DRI, ED set to probe Adani Group for allegedly over-valuing power equipment imports...

 

DRI, ED set to probe Adani Group for allegedly over-valuing power equipment imports...

The oilseeds-to-ports Adani Group has come under the scanner of India's revenue intelligence agency as well as the Enforcement Directorate.

The Mumbai unit of the Directorate of Revenue Intelligence (DRI) has formally opened a case for alleged 'over-valuation' of capital equipment for power projects against the Gujarat-based group, widely regarded as close to Narendra Modi, BJP's prime ministerial candidate.

The agency is "investigating gross overvaluation of import of equipment and machinery by various entities of Adani Group from a UAE-based intermediary", according to an internal DRI report compiled in December.

"An amount of Rs 2,322.75 crore has been siphoned off abroad by Adani Group by resorting to over-valuation of imports in the name of various group firms," the report says.

"The companies being investigated for over-valuation of imports are PMC Projects (India), Adani Enterprises Limited, Adani Renewable Energy, Adani Hazira Port Pvt Ltd, Adani International Container Terminal Pvt Ltd and Adani Vizag Coal Terminal Pvt ltd," says the report.

The Directorate of Revenue Intelligence has summoned Vinod Shantilal Adani as well two Dubai-based individuals, Mitesh Dani and Jatin Shah.

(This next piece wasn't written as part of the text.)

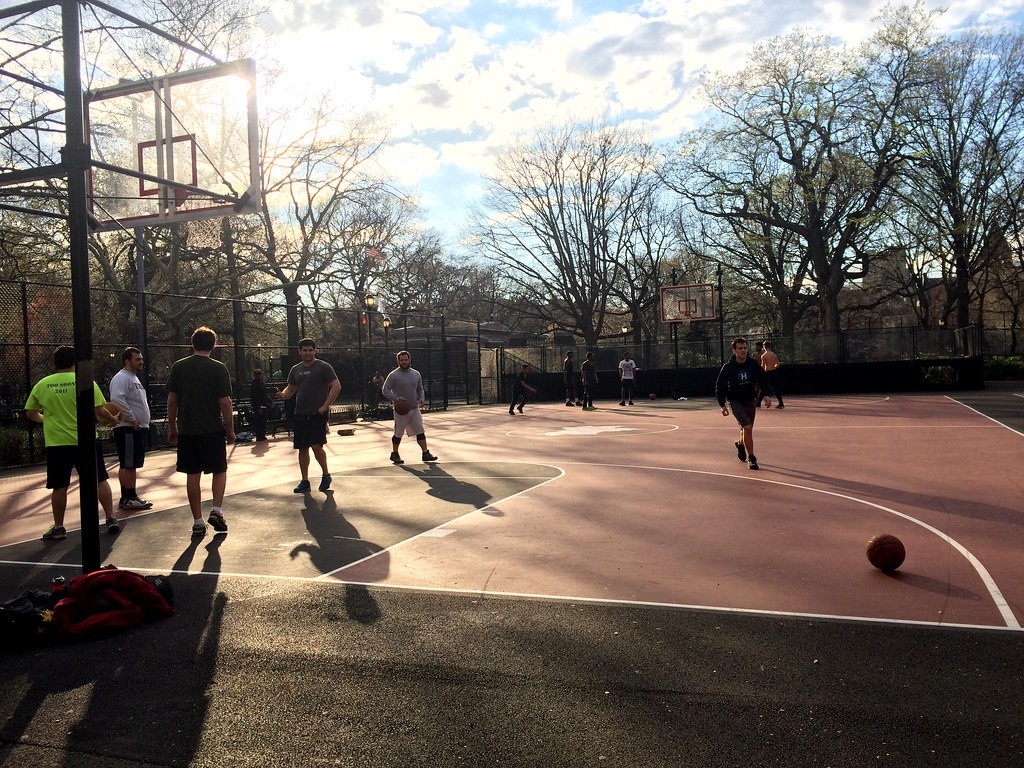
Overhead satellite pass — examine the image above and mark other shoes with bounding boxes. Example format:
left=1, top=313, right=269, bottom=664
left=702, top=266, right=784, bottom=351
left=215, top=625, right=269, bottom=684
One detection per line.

"The Adani Group and its firms have not declared the correct value of imports and a show-cause notice is being issued under Sections 111 and 113 of the Customs Act, 1962. All top officials, including the Adanis themselves, will be questioned," said a top DRI officer.

The Adani Group declined to respond to a detailed questionnaire. But a person close to the business house claimed it was the victim of a "witch-hunt" being conducted by the Congress-led UPA government against businessmen seen as close to Modi. "We are facing extraordinary harassment. Old cases are being opened up and notices are being sent on a daily basis. In the DRI matter, no formal notice has come so far," said the person close to the group. In November 2013, the Central Board of Excise & Customs (CBEC) had reminded the Directorate General of Foreign Trade, part of the commerce ministry, to cancel import duty benefits issued to the Adani Group in 2004.

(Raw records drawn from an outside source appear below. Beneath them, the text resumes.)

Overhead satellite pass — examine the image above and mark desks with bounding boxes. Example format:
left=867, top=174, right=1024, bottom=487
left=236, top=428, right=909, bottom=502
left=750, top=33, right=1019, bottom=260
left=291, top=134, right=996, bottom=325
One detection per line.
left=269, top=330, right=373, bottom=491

These benefits — essentially the right to import at concessional rates — were issued under the Target Plus Scheme, an export incentive which has since been discontinued. The person close to the Adani Group referred to CBEC's reminder as an example of old cases being revived.A number of DRI officials strongly defended their investigation, claiming to have unearthed substantial evidence of what they referred to as "money-laundering" by way of over-valuation of imports.

They conceded, however, that the probe was being monitored at senior levels of the government. In July 2013, CBEC, under the finance ministry, had rejected a proposal from Adani Ports and Special Economic Zone Limited to install container scanners at its own cost for conducting customs operations at Mundra Port, India's largest private port which is promoted by the Adani Group.